(Dataset excerpts)
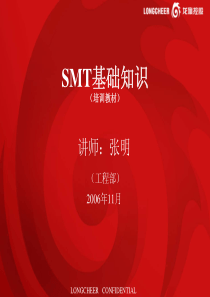 SMT基础知识讲义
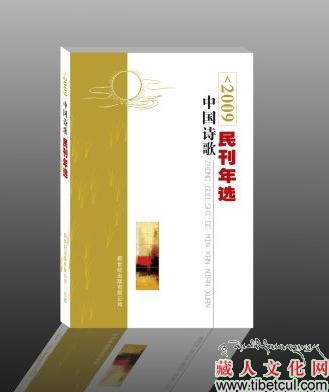 中国首部诗歌民刊年选出版 七位藏族诗人上榜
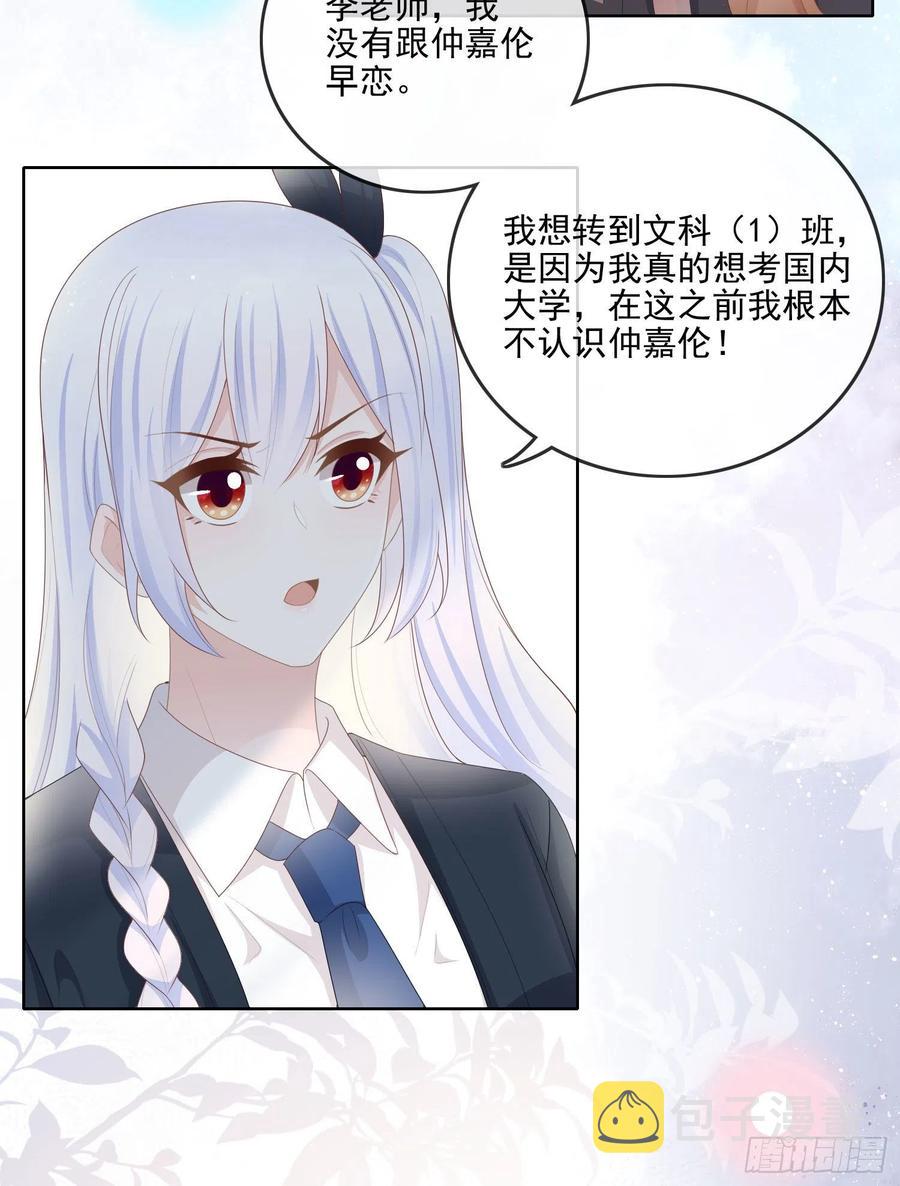 当影后不如念清华漫画全集免费漫画,知好色而慕少艾2图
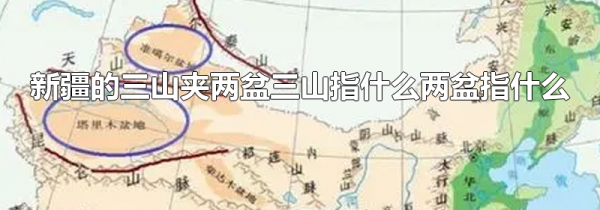新疆的三山夹两盆三山指什么两盆指什么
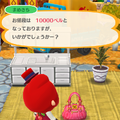 『ポケ森』クール勢のキャンプ場運営日記 ～キャンプコーデ大会 in INSIDEに参戦、自分へのご褒美で破産寸前～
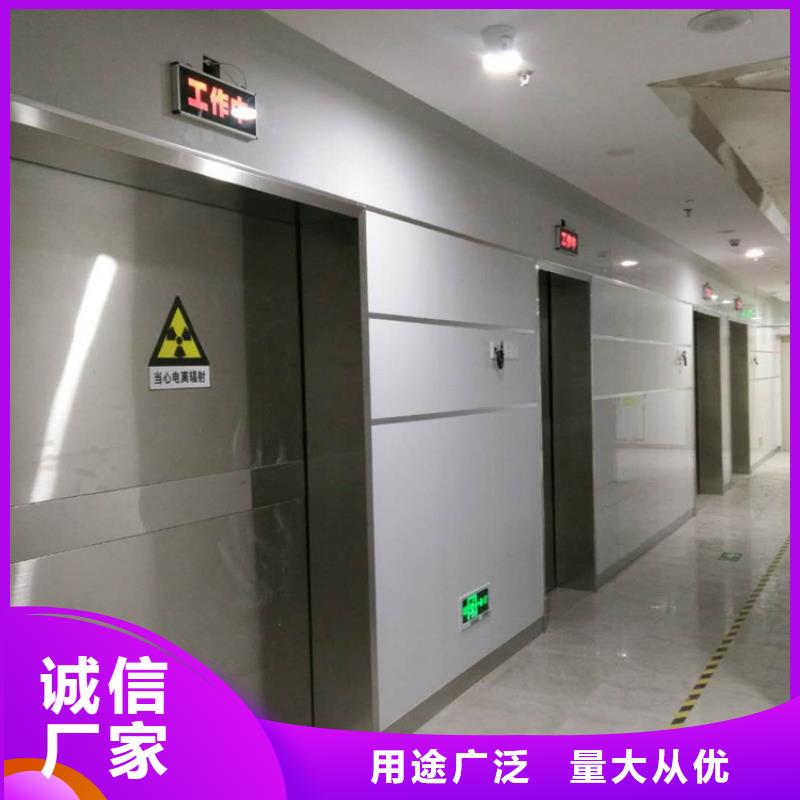 铅门医用铅房选择我们选择放心价格实惠工厂直供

> [The task]
Format the lines of the entries above as a Markdown table with the columns "Number" and "Record line," leaving out blank lines and the pictures.

> [Task response]
| Number | Record line |
|---|---|
| 1 |  SMT基础知识讲义 |
| 2 |  中国首部诗歌民刊年选出版 七位藏族诗人上榜 |
| 3 |  当影后不如念清华漫画全集免费漫画,知好色而慕少艾2图 |
| 4 | 新疆的三山夹两盆三山指什么两盆指什么 |
| 5 |  『ポケ森』クール勢のキャンプ場運営日記 ～キャンプコーデ大会 in INSIDEに参戦、自分へのご褒美で破産寸前～ |
| 6 |  铅门医用铅房选择我们选择放心价格实惠工厂直供 |